Top of Page excerpt

In late 2011, chemist David Nocera from the Massachusetts Institute of Technology (MIT) introduced the world to his 'artificial leaf' - a silicon solar cell device that can produce energy using nothing but sunlight and water. The device is steeped in water, and when sunlight beams down on it, it splits the water into hydrogen and oxygen molecules that can be stored as an energy source. This is just what an actual leaf does, except Nocera's cheap little invention can do it 10 times faster.

The stored energy can then be fed into a fuel cell to produce electricity. "With a single gallon of water (3.7 litres), Nocera says, the chip could produce enough electricity to power a house in a developing country for an entire day," Mark Brown reported for Wired, back when it was unveiled. "Provide every house on the planet with an artificial leaf, and we could satisfy our 14-terrawatt need with just one gallon of water a day."

It sounded really promising at the time, but there's one big problem - "You guys don't have an infrastructure to use hydrogen," Nocera told Christina Nunez at National Geographic. "You guys," as in, the world outside the lab. Which is true - while electric cars are being built to run on hydrogen gas, petrol stations around the world aren't rushing to install new vapour-friendly pumps. They're sticking with their good, old-fashioned liquid pumps for now. 

So the question Nocera asked himself was, 'Can I invent a device that converts hydrogen gas into a something other than electricity, say, a liquid fuel?'

The answer, he found, lies in engineered Ralstonia eutropha bacteria, which can take hydrogen molecules - either from Nocera's artificial leaf, or something similar - and convert them into a form of liquid fuel. According to the paper, published this week in the Proceedings of the National Academy of Sciences, the bacteria are able to absorb the hydrogen molecules, split them into their base protons and electrons, and combine them with carbon dioxide.

Bottom of Page excerpt
Top of Data below

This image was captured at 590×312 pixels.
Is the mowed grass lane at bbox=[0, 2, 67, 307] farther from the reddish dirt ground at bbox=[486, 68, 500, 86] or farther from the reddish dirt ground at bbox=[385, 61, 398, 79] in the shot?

Bottom of Data below

Exercise details =>
Continue the article about Nocera's artificial leaf and the bacteria that turn its hydrogen into liquid fuel, starting after its last sentence.

Response area =>
The bacteria have specially engineered metabolic pathways that can then convert this hydrogen-carbon dioxide blend into an alcohol-based fuel called isopropanol, which is sort of like ethanol. 

Nunez reports at National Geographic that the idea would be to set up a bacteria 'farm' to produce this fuel in bulk, sort of like an algae farm, but the bacteria will be much cheaper to maintain because they don't need a continuous light source or much hands-on care to survive. 

The team is only in the beginning stages of developing something that could feasibly be put on the market, and their most pressing challenge is to up the efficiency of the system. "We're almost at a 1 percent efficiency rate of converting sunlight into isopropanol," Nocera says in the press release, which is about the same rate that's found in nature when a plant uses photosynthesis to convert sunlight into biomass. 

They're working on increasing their efficiency to 5 percent. "There have been 2.6 billion years of evolution, and Pam [Silver, from Harvard] and I working together a year and a half have already achieved the efficiency of photosynthesis."